— Text shown —
Show that $\lim_{|y|\to\infty}|y|^{n-2}u(y)>0$

Question

For $n\ge 3$,Let $u\in C^2(R^n) $, $\Delta u\le 0, u>0$ in $R^n$ ,show that $\lim_{|y|\to\infty}|y|^{n-2}u(y)>0$.

I consider the maximum principle,but I don't know how to deal with.

Answer 1

I don't know if the limit necessarily exists, but you can at least show that $\liminf_{y\to \infty} |y|^{n-2}u(y)>0$. I've sketched the argument below.

Recall the (scaled) fundamental solution $G(x) := |x|^{2-n}$ is harmonic away from $x=0$. Hence $u-cG$ is superharmonic ($\Delta (u-cG)\leq 0$) away from the origin for any constant $c$. Choose a constant $c>0$ small enough so that that $u(x) - cG(x)\geq 0$ for all $|x|=1$. This is possible because $u>0$ and $u$ is continuous, so $u$ assumes a positive minimum on the set $\{x\, : \, |x|=1\}$.

Now consider the annulus $A_R=\{x \, : \, 1 \leq |x| \leq R\}$, where $R>1$. By the maximum principle, $u-cG$ attains its minimum value over $A_R$ on the boundary, either $|x|=1$ or $|x|=R$. For $|x|=1$ we have $u(x)-cG(x)\geq 0$. For $|x|=R$ we have

$$u(x) - cG(x) \geq -cR^{2-n}.$$

Therefore, for all $x \in A_R$ we have

$$u(x) \geq cG(x) -cR^{2-n}.$$

Send $R\to \infty$ to find that $u\geq cG$ on the domain $|x|\geq 1$. Therefore

$$\liminf_{y\to \infty} |y|^{n-2}u(y) \geq c>0.$$

— What to work on —
In the thread on positive superharmonic functions, write out the part that opens with the words containing "For $n\ge 3$,Let" and closes with "the argument below.". The lines that come next are separate material, unrelated to the thread on positive superharmonic functions.

— Data extract —

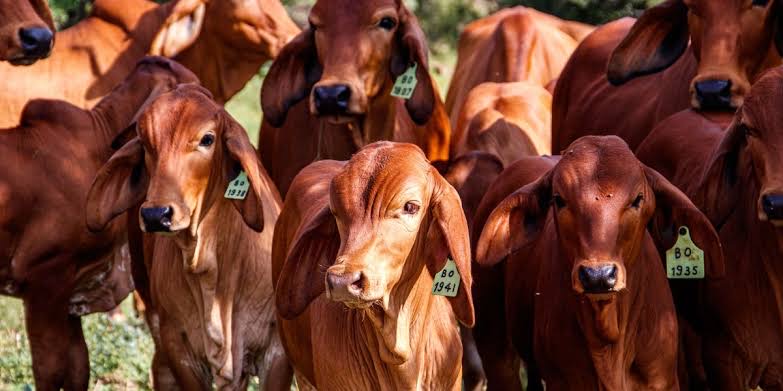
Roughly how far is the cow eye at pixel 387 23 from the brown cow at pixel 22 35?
67.1 inches

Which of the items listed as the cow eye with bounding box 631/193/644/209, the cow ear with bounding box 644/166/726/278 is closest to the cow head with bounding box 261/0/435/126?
the cow ear with bounding box 644/166/726/278

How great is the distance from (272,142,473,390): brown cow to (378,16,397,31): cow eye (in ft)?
6.78

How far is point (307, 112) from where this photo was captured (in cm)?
975

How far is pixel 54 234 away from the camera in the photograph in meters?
8.78

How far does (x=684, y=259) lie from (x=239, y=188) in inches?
80.4

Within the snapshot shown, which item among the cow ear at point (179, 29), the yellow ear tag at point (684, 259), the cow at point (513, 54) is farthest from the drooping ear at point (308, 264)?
the cow ear at point (179, 29)

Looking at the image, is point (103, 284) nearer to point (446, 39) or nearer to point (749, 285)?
point (749, 285)

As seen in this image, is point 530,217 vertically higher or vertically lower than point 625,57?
higher

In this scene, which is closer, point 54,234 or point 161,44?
point 54,234

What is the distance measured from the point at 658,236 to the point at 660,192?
0.52 metres

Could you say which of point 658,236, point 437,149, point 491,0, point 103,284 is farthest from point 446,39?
point 658,236

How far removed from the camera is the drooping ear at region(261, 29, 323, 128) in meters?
9.41

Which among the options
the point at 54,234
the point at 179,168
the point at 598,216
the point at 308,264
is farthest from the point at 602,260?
the point at 54,234

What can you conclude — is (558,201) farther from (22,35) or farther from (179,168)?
(22,35)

— The reply —
For $n\ge 3$,Let $u\in C^2(R^n) $, $\Delta u\le 0, u>0$ in $R^n$ ,show that $\lim_{|y|\to\infty}|y|^{n-2}u(y)>0$.

I consider the maximum principle,but I don't know how to deal with.

Answer 1

I don't know if the limit necessarily exists, but you can at least show that $\liminf_{y\to \infty} |y|^{n-2}u(y)>0$. I've sketched the argument below.